Of course, it might seem counterintuitive that, in the examples above, an agent would get maximal reward from just watching the same glider pattern indefinitely traveling around the toroid that is the CA universe, always taking the same two forms. Most humans I’ve heard of would eventually get bored of this. The flip side of a reward based on pattern predictability is one based on surprise. If we want to analogize with the human experience, seeking surprise drives exploration while kudos for predictability drives hypothesis testing. For that I’ve made a mirrored version of PredictionBonus, SurpriseBonus. We can see how the surprise bonus responds to glider and acorn patterns, similar to the above examples, in Figures 5 and 6.

Figure 5: Surprise bonus for a single glider.

Figure 6: Surprise bonus for a glider and acorn Methuselah pattern.

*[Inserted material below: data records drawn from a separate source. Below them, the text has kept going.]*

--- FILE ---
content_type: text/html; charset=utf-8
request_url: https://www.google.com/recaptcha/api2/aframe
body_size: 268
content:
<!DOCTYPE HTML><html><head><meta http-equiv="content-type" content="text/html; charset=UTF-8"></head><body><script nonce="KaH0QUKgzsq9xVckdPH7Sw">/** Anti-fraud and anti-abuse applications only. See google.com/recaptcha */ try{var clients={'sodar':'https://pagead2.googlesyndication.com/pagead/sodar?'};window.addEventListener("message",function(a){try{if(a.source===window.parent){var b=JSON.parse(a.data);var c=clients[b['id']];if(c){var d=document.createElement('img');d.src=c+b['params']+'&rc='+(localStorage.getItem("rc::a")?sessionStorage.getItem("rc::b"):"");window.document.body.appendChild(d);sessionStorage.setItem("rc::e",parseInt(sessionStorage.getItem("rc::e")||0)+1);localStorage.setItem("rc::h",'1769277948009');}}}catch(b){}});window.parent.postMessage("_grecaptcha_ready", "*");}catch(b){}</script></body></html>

Perhaps some combination of predictability and surprise would be the best approach, e.g. the reward proxy wrappers could be used along with decaying or growing weights to encourage early exploration and later experimentation. We’ll leave that up for future experiments for now.

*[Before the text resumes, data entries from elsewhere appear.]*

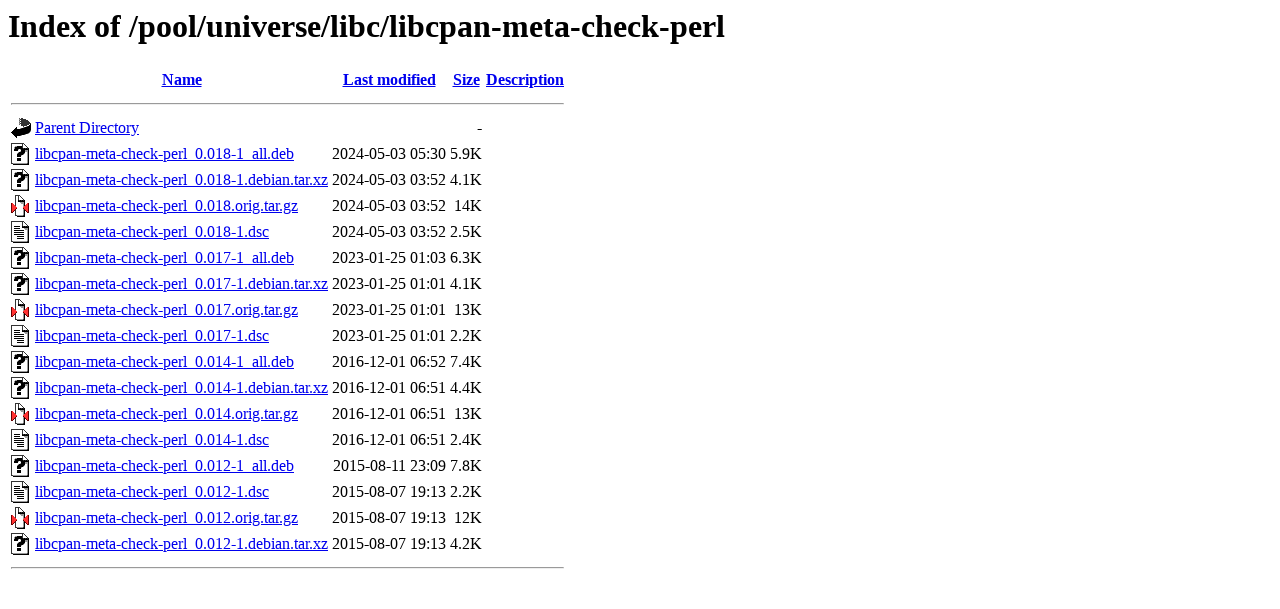

--- FILE ---
content_type: text/html;charset=UTF-8
request_url: http://ubuntu.uni-klu.ac.at/pool/universe/libc/libcpan-meta-check-perl/?C=M;O=D
body_size: 734
content:
<!DOCTYPE HTML PUBLIC "-//W3C//DTD HTML 3.2 Final//EN">
<html>
 <head>
  <title>Index of /pool/universe/libc/libcpan-meta-check-perl</title>
 </head>
 <body>
<h1>Index of /pool/universe/libc/libcpan-meta-check-perl</h1>
  <table>
   <tr><th valign="top"><img src="/icons/blank.gif" alt="[ICO]"></th><th><a href="?C=N;O=A">Name</a></th><th><a href="?C=M;O=A">Last modified</a></th><th><a href="?C=S;O=A">Size</a></th><th><a href="?C=D;O=A">Description</a></th></tr>
   <tr><th colspan="5"><hr></th></tr>
<tr><td valign="top"><img src="/icons/back.gif" alt="[PARENTDIR]"></td><td><a href="/pool/universe/libc/">Parent Directory</a></td><td>&nbsp;</td><td align="right">  - </td><td>&nbsp;</td></tr>
<tr><td valign="top"><img src="/icons/unknown.gif" alt="[   ]"></td><td><a href="libcpan-meta-check-perl_0.018-1_all.deb">libcpan-meta-check-perl_0.018-1_all.deb</a></td><td align="right">2024-05-03 05:30  </td><td align="right">5.9K</td><td>&nbsp;</td></tr>
<tr><td valign="top"><img src="/icons/unknown.gif" alt="[   ]"></td><td><a href="libcpan-meta-check-perl_0.018-1.debian.tar.xz">libcpan-meta-check-perl_0.018-1.debian.tar.xz</a></td><td align="right">2024-05-03 03:52  </td><td align="right">4.1K</td><td>&nbsp;</td></tr>
<tr><td valign="top"><img src="/icons/compressed.gif" alt="[   ]"></td><td><a href="libcpan-meta-check-perl_0.018.orig.tar.gz">libcpan-meta-check-perl_0.018.orig.tar.gz</a></td><td align="right">2024-05-03 03:52  </td><td align="right"> 14K</td><td>&nbsp;</td></tr>
<tr><td valign="top"><img src="/icons/text.gif" alt="[TXT]"></td><td><a href="libcpan-meta-check-perl_0.018-1.dsc">libcpan-meta-check-perl_0.018-1.dsc</a></td><td align="right">2024-05-03 03:52  </td><td align="right">2.5K</td><td>&nbsp;</td></tr>
<tr><td valign="top"><img src="/icons/unknown.gif" alt="[   ]"></td><td><a href="libcpan-meta-check-perl_0.017-1_all.deb">libcpan-meta-check-perl_0.017-1_all.deb</a></td><td align="right">2023-01-25 01:03  </td><td align="right">6.3K</td><td>&nbsp;</td></tr>
<tr><td valign="top"><img src="/icons/unknown.gif" alt="[   ]"></td><td><a href="libcpan-meta-check-perl_0.017-1.debian.tar.xz">libcpan-meta-check-perl_0.017-1.debian.tar.xz</a></td><td align="right">2023-01-25 01:01  </td><td align="right">4.1K</td><td>&nbsp;</td></tr>
<tr><td valign="top"><img src="/icons/compressed.gif" alt="[   ]"></td><td><a href="libcpan-meta-check-perl_0.017.orig.tar.gz">libcpan-meta-check-perl_0.017.orig.tar.gz</a></td><td align="right">2023-01-25 01:01  </td><td align="right"> 13K</td><td>&nbsp;</td></tr>
<tr><td valign="top"><img src="/icons/text.gif" alt="[TXT]"></td><td><a href="libcpan-meta-check-perl_0.017-1.dsc">libcpan-meta-check-perl_0.017-1.dsc</a></td><td align="right">2023-01-25 01:01  </td><td align="right">2.2K</td><td>&nbsp;</td></tr>
<tr><td valign="top"><img src="/icons/unknown.gif" alt="[   ]"></td><td><a href="libcpan-meta-check-perl_0.014-1_all.deb">libcpan-meta-check-perl_0.014-1_all.deb</a></td><td align="right">2016-12-01 06:52  </td><td align="right">7.4K</td><td>&nbsp;</td></tr>
<tr><td valign="top"><img src="/icons/unknown.gif" alt="[   ]"></td><td><a href="libcpan-meta-check-perl_0.014-1.debian.tar.xz">libcpan-meta-check-perl_0.014-1.debian.tar.xz</a></td><td align="right">2016-12-01 06:51  </td><td align="right">4.4K</td><td>&nbsp;</td></tr>
<tr><td valign="top"><img src="/icons/compressed.gif" alt="[   ]"></td><td><a href="libcpan-meta-check-perl_0.014.orig.tar.gz">libcpan-meta-check-perl_0.014.orig.tar.gz</a></td><td align="right">2016-12-01 06:51  </td><td align="right"> 13K</td><td>&nbsp;</td></tr>
<tr><td valign="top"><img src="/icons/text.gif" alt="[TXT]"></td><td><a href="libcpan-meta-check-perl_0.014-1.dsc">libcpan-meta-check-perl_0.014-1.dsc</a></td><td align="right">2016-12-01 06:51  </td><td align="right">2.4K</td><td>&nbsp;</td></tr>
<tr><td valign="top"><img src="/icons/unknown.gif" alt="[   ]"></td><td><a href="libcpan-meta-check-perl_0.012-1_all.deb">libcpan-meta-check-perl_0.012-1_all.deb</a></td><td align="right">2015-08-11 23:09  </td><td align="right">7.8K</td><td>&nbsp;</td></tr>
<tr><td valign="top"><img src="/icons/text.gif" alt="[TXT]"></td><td><a href="libcpan-meta-check-perl_0.012-1.dsc">libcpan-meta-check-perl_0.012-1.dsc</a></td><td align="right">2015-08-07 19:13  </td><td align="right">2.2K</td><td>&nbsp;</td></tr>
<tr><td valign="top"><img src="/icons/compressed.gif" alt="[   ]"></td><td><a href="libcpan-meta-check-perl_0.012.orig.tar.gz">libcpan-meta-check-perl_0.012.orig.tar.gz</a></td><td align="right">2015-08-07 19:13  </td><td align="right"> 12K</td><td>&nbsp;</td></tr>
<tr><td valign="top"><img src="/icons/unknown.gif" alt="[   ]"></td><td><a href="libcpan-meta-check-perl_0.012-1.debian.tar.xz">libcpan-meta-check-perl_0.012-1.debian.tar.xz</a></td><td align="right">2015-08-07 19:13  </td><td align="right">4.2K</td><td>&nbsp;</td></tr>
   <tr><th colspan="5"><hr></th></tr>
</table>
</body></html>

There are a few other details that may be useful for experimenters looking to work with prediction and surprise wrappers. Next-state prediction rewards are known for being vulnerability to what’s known as “the noisy TV problem.” This is the phenomenon by which any source of unpredictabilty in the environment, usually some sort of stochasticity, can become an irresistible draw for agents under a prediction-based reward. While Life-like cellular automata are fully deterministic and thus predictable, in practice a chaotic scene will produce higher prediction losses and higher rewards when SurpriseBonus is used. Another phenomenon occurs where the SurpriseBonus generates higher rewards for fields with more activations, even when they are predictable or entirely static. In Figure 7 the surprise bonus curve remains high for quite a while after the pattern has become static. The prediction model used in Figure 7 has a batch size of 16, and I noticed that for a batch size of 2 the reward never drops off. This is useful to keep in mind when setting up a surprise of prediction-based experiment, as the wrong hyperparameters used in the prediction model could lead to strange behavior like learning to stare endlessly at a static pattern, or seeking out noisy, mostly random patterns.

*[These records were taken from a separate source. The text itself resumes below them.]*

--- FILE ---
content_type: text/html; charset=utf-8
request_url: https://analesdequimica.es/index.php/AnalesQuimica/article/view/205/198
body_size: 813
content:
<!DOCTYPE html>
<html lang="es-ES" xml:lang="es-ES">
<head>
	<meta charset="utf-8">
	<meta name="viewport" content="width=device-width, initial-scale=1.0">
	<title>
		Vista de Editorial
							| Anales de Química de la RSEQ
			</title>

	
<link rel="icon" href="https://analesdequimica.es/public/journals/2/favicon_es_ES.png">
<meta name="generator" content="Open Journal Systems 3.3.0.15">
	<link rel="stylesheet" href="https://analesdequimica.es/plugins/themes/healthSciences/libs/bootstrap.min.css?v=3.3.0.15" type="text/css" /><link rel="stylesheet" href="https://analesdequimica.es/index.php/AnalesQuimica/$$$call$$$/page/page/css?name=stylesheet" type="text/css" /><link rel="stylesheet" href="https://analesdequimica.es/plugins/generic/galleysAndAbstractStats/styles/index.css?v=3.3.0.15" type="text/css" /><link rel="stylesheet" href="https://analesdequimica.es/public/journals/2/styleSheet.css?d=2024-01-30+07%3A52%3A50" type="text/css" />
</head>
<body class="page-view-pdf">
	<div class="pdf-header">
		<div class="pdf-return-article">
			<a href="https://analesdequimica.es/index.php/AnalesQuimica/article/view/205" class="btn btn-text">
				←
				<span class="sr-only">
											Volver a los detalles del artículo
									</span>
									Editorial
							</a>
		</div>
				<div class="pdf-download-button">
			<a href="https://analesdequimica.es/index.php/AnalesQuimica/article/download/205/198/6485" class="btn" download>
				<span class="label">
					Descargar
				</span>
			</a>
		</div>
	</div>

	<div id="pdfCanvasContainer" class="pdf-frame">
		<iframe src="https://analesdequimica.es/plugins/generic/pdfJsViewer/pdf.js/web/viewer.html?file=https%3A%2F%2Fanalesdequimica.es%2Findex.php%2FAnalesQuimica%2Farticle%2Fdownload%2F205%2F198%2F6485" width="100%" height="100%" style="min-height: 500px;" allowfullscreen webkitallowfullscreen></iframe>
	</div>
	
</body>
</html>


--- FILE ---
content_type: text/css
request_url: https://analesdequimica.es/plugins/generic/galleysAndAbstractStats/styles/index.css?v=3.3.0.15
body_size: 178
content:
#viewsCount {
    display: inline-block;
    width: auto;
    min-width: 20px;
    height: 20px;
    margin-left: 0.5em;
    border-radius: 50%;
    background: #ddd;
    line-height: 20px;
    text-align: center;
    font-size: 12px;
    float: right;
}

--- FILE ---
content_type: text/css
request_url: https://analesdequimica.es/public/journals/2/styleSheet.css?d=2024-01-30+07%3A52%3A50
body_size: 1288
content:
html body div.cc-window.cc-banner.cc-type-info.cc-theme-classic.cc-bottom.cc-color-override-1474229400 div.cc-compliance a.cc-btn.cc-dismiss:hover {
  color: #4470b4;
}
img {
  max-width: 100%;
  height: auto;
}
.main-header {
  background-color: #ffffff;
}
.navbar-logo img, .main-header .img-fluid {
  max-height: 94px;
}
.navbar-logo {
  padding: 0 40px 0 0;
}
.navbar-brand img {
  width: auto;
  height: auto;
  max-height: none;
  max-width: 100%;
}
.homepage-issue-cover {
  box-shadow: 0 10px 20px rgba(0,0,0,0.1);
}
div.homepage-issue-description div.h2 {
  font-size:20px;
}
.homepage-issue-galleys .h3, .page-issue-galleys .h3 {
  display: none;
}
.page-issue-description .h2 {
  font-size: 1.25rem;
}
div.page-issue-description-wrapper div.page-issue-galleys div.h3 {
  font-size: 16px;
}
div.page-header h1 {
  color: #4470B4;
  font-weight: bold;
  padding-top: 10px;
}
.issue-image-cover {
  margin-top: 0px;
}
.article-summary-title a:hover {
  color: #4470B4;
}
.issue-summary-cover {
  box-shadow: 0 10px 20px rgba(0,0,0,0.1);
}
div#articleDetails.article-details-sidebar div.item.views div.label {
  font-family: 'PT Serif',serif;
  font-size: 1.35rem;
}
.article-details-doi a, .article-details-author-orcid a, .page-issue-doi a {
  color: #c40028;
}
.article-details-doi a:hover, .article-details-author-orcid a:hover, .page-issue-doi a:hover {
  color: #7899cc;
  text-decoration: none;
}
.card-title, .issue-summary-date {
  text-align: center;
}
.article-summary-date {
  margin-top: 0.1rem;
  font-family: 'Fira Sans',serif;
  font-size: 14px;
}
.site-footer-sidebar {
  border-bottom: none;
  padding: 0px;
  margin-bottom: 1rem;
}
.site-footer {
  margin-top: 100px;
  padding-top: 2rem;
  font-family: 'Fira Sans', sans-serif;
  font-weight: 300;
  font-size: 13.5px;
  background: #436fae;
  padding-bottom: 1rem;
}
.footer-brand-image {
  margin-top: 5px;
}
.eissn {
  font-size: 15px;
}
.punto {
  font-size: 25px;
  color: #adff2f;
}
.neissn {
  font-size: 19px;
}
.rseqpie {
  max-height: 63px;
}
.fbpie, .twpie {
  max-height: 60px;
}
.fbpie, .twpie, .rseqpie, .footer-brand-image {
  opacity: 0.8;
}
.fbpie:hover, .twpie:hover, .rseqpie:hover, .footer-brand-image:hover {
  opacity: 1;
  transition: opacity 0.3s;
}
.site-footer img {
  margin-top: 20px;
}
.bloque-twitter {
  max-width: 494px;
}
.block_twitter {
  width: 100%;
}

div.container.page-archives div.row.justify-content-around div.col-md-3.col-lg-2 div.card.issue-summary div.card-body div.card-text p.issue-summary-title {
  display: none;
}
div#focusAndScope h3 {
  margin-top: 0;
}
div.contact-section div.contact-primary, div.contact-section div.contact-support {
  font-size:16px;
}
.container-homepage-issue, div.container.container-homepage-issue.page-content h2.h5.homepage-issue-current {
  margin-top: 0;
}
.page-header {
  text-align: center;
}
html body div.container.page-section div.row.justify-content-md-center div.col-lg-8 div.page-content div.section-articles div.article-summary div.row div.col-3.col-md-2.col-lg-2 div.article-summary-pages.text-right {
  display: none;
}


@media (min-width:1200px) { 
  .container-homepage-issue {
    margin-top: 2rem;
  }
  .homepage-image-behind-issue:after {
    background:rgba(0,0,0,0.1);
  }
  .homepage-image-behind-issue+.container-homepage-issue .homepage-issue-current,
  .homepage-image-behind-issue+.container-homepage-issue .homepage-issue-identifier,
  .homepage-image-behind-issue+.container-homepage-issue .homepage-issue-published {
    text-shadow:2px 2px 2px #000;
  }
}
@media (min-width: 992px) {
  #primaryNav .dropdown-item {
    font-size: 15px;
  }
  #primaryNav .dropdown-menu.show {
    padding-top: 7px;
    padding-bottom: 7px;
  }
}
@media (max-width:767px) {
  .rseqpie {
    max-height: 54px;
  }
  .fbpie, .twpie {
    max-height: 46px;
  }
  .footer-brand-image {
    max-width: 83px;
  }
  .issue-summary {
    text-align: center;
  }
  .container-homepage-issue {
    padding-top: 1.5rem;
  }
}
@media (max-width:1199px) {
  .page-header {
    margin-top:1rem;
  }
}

Figure 7: Surprise bonus for a coral growth pattern. Reward remains high for an extended period even after the pattern becomes static. This animation is shown at 5X speed.

Running Experiments

I hope the discussion above has piqued your interest in testing predictions, exploring for surprises, and running experiments and contributing to the Carle’s Game challenge. If you wanted to get started with an experiment based on SurpriseBonus, you might try something similar to the command below (for commit c691c4b8 of Carle’s Game and e1cd60a3 of CARLE](https://github.com/rivesunder/carle)):

python -m game_of_carle.experiment -mg  128  -ms  256  -p  32  -sm  1  -v  1  -d  cuda:1  -dim  128  -s 13 42 1337 -a  ConvGRNN -w SurpriseBonus -tr  B3/S23  -vr  B3/S23  -tag  _convgrnn_parsimony_moving

That’s and experiment with a max generations of 128, max steps per run of 256, population size of 32, selection mode of 1 (tournament selection), vectorization of 1, cuda device at index 1 (cuda:1), environment dimensions of 128 by 128, random seeds of 13, 42, and 1337, convolutional gated recurrent neural network agent (ConvGRNN), SurpriseBonus reward wrapper, the B3/S23 ruleset for training and validation (Conway’s Life), and a convenience tag of “_convgrnn_parsimony_moving”. For more information about the challenge and the contest, checkout the README. Remember that to be a part of the Carle’s Game contest as part of the IEEE Conference on Games, you can submit a contribution up until the IEEE CoG competitions session on 2021 Augst 20. Submit your experiment before the session and I’ll do my best to mention your contribution in my 5-minute talk, and, (for the first 10 participants (but face it, if you enter you’ll be one of them)) I’ll send a free t-shirt to an address you provide that Threadless ships to.